Er spielt einen Roboter: Dan Stevens in einer Szene aus Maria Schraders Film „Ich bin dein Mensch“. Quelle: Christine Fenzl/Berlinale/dpa

Von den Golden Globes zur Berlinale: Maria Schrader und ihr Film „Ich bin dein Mensch“

Berlin. Bei den Golden Globes ist Maria Schrader am Sonntagabend mit ihrer Serie „Unorthodox” knapp an einem Preis vorbeigeschrammt, bei der digitalen Berlinale in dieser Woche ist sie nun schon wieder im Rennen um den Goldenen Bären: Die Regisseurin gab am Montag eine virtuelle Pressekonferenz zu ihrer Tragikomödie „Ich bin dein Mensch”, einen von 15 Beiträgen im Wettbewerb des Festivals.

Das ist durchaus bemerkenswert: Es handelte sich um eine von vielleicht einer Handvoll Pressekonferenzen, die es bei dieser Berlinale überhaupt gibt – das Festival findet komplett ohne Zuschauer statt.
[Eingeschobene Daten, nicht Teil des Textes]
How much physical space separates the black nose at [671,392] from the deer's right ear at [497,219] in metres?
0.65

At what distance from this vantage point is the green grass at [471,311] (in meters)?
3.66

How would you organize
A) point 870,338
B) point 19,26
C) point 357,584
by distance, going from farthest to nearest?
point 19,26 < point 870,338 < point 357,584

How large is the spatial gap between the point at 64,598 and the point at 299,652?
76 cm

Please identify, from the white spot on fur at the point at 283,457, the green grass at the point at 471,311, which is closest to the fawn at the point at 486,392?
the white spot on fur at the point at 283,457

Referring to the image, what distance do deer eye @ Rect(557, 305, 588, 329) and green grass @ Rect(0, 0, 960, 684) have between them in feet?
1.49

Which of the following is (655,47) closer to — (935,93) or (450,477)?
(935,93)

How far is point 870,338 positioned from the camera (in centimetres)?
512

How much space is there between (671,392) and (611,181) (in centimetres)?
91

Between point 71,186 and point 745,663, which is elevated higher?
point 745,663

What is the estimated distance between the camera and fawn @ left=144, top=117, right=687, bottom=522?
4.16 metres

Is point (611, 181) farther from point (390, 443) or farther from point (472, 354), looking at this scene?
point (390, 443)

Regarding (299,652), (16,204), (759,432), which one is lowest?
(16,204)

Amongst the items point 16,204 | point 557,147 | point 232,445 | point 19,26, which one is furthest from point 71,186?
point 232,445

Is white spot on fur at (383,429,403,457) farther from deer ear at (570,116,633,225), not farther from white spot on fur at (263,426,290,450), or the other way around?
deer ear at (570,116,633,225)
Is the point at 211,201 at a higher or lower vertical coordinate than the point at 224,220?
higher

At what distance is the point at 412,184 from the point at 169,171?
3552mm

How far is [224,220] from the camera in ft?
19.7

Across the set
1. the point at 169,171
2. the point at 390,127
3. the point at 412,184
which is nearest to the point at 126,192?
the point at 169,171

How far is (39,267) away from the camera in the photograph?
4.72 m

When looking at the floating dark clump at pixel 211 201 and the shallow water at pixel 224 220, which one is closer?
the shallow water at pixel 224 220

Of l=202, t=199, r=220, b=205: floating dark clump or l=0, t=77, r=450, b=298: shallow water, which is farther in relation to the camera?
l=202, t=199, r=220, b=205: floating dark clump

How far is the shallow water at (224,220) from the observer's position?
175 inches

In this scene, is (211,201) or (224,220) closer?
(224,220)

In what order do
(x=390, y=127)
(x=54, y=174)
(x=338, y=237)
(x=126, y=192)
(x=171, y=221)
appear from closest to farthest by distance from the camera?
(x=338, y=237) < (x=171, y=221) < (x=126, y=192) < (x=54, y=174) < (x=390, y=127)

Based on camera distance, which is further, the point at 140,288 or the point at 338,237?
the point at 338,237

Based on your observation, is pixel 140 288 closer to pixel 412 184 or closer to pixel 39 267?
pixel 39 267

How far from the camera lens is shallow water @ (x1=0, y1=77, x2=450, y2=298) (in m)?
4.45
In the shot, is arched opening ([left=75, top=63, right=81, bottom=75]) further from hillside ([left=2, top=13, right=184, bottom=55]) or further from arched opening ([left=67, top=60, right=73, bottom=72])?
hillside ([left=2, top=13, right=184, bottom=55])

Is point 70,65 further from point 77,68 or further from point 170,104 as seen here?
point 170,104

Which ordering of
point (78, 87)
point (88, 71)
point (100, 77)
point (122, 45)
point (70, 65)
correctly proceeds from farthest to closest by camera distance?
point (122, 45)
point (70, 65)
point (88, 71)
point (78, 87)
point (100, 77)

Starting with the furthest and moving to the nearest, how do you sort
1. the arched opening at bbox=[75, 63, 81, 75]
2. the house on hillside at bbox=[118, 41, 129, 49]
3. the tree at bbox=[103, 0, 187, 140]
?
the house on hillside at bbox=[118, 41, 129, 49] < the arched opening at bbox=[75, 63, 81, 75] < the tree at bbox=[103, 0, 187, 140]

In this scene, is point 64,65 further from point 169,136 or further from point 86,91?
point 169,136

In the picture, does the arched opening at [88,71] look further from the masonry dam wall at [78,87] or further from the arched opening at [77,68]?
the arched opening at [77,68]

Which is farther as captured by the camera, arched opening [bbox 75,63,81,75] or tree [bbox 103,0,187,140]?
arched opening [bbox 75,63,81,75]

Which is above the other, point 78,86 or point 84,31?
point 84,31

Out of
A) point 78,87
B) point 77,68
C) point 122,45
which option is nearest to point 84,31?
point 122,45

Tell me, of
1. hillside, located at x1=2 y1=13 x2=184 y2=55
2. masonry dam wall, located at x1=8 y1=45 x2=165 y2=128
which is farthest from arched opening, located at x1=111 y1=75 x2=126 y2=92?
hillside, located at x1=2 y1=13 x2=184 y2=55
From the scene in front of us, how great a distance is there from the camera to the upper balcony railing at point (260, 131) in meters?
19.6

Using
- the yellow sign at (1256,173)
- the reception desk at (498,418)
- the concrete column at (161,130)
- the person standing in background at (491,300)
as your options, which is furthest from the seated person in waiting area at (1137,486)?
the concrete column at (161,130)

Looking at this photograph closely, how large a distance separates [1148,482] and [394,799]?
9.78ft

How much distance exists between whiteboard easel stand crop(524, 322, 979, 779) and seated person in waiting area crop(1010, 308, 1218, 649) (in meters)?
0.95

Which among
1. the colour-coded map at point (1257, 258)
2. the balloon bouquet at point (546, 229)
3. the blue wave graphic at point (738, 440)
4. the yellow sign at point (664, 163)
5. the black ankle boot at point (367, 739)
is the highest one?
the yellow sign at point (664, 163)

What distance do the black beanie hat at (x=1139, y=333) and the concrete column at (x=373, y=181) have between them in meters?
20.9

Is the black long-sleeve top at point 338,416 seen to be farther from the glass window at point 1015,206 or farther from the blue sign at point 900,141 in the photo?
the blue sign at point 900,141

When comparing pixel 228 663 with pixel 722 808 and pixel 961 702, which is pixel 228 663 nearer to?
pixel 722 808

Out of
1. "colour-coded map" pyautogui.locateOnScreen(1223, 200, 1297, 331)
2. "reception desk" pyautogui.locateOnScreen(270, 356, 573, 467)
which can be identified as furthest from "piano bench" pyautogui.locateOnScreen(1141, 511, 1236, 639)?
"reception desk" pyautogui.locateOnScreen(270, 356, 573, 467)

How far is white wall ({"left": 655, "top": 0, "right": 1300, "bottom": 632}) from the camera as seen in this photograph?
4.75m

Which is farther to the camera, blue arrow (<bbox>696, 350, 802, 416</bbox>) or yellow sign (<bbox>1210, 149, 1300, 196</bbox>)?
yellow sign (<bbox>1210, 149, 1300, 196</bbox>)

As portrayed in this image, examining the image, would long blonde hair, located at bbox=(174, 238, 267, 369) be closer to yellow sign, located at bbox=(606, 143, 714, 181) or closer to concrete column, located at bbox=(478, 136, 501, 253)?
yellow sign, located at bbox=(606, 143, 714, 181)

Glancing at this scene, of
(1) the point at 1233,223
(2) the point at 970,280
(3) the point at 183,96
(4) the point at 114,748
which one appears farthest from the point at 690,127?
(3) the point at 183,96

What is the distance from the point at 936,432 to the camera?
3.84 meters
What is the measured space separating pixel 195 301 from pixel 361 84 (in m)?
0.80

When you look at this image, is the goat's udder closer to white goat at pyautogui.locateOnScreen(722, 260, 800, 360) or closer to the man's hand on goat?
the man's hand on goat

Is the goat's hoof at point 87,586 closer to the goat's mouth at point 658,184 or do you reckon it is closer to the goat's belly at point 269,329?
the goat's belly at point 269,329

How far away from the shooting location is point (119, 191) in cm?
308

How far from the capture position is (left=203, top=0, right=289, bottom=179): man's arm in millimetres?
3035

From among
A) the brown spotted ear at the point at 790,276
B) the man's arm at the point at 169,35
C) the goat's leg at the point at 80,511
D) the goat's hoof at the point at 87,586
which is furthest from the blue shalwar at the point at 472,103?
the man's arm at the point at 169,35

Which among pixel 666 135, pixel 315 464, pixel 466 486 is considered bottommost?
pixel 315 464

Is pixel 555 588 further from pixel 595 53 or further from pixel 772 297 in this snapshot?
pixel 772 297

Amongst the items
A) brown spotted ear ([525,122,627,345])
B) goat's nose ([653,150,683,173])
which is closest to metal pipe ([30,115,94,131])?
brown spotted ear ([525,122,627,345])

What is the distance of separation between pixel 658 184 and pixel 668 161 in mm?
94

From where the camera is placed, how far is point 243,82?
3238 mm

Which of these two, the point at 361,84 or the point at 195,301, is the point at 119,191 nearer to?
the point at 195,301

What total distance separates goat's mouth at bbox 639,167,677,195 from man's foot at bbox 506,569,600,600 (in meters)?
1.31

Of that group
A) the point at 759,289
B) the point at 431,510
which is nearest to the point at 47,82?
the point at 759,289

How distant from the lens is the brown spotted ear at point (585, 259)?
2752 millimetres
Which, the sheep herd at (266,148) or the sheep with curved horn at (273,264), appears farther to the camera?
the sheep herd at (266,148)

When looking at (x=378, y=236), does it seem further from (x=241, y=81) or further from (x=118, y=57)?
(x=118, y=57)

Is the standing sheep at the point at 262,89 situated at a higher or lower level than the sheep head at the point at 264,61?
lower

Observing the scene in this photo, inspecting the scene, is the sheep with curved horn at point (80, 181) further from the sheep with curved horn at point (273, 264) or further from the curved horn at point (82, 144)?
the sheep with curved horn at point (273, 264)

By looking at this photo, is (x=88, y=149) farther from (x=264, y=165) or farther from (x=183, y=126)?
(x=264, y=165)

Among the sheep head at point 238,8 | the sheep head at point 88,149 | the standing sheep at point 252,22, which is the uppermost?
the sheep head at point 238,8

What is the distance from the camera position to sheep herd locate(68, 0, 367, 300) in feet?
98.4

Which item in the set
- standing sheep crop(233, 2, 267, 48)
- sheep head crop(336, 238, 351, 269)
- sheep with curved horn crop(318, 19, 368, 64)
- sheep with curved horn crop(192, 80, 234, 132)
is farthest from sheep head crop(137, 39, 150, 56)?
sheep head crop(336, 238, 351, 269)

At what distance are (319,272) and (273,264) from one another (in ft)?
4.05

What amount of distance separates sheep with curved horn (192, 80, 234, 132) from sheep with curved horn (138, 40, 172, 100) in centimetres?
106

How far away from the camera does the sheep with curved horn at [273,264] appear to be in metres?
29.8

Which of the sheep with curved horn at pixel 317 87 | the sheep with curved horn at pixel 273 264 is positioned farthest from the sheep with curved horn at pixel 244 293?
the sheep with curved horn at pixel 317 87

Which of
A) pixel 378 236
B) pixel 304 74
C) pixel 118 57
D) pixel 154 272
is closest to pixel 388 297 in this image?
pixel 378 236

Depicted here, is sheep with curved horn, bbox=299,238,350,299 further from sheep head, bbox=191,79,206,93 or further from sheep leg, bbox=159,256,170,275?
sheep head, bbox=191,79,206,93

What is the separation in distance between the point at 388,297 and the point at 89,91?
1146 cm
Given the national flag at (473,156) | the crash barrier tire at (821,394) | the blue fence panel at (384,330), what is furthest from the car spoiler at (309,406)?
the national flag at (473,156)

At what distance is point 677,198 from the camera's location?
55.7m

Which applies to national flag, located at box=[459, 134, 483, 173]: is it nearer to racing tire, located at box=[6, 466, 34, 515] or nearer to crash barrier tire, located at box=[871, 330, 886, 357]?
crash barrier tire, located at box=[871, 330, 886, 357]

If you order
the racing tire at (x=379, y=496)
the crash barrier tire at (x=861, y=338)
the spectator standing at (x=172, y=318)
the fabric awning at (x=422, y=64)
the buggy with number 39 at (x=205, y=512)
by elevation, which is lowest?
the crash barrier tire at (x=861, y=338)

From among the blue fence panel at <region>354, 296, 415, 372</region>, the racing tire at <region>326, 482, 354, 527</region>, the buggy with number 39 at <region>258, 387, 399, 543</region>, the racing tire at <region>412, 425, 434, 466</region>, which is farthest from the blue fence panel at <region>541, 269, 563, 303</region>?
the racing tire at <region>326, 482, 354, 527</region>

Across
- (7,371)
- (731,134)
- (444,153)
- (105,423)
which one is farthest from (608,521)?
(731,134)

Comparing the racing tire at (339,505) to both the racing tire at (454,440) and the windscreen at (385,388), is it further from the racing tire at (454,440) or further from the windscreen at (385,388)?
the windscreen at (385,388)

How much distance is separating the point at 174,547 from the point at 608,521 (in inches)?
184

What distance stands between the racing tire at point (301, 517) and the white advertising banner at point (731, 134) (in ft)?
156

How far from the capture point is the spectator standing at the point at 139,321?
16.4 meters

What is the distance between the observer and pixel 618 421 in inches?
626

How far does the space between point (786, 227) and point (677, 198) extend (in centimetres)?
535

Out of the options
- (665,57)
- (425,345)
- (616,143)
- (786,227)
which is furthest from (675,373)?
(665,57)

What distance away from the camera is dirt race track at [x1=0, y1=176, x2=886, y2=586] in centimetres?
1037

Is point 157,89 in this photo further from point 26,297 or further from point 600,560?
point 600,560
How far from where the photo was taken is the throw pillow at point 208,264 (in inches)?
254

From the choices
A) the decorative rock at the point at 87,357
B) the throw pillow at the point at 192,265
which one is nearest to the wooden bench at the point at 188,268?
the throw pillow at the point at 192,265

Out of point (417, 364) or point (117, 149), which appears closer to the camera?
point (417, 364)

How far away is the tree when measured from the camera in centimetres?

Auf der Bühne eines leeren Kinos vor einem roten Vorhang saß nun Schraders Team und sinnierte über die Beziehung von Mensch und Maschine.

Girl meets Roboter-Boy

In ihrem Film geht es nach Schraders Worten um das klassische Kinothema „Boy meets Girl”, allerdings entscheidend variiert: „Girl meets Boy” – und dann noch einen Roboter-Boy, der allein gemacht ist, um die von Maren Eggert gespielte Hauptfigur zu lieben.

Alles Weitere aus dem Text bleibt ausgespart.